# Directions for this task:
Can you recast each line of the records below as a JSON list of strings, one string per line, with blank lines dropped and the pictures left out?

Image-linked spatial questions
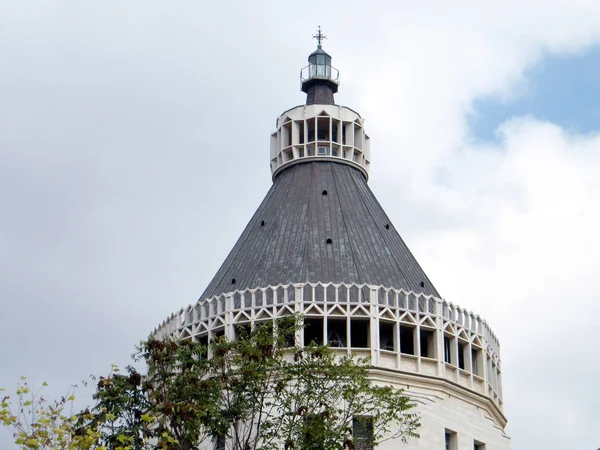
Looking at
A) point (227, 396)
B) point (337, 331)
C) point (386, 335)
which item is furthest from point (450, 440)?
point (227, 396)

# Exercise response:
[
  "Looking at",
  "A) point (227, 396)",
  "B) point (337, 331)",
  "C) point (386, 335)",
  "which item is furthest from point (450, 440)?",
  "point (227, 396)"
]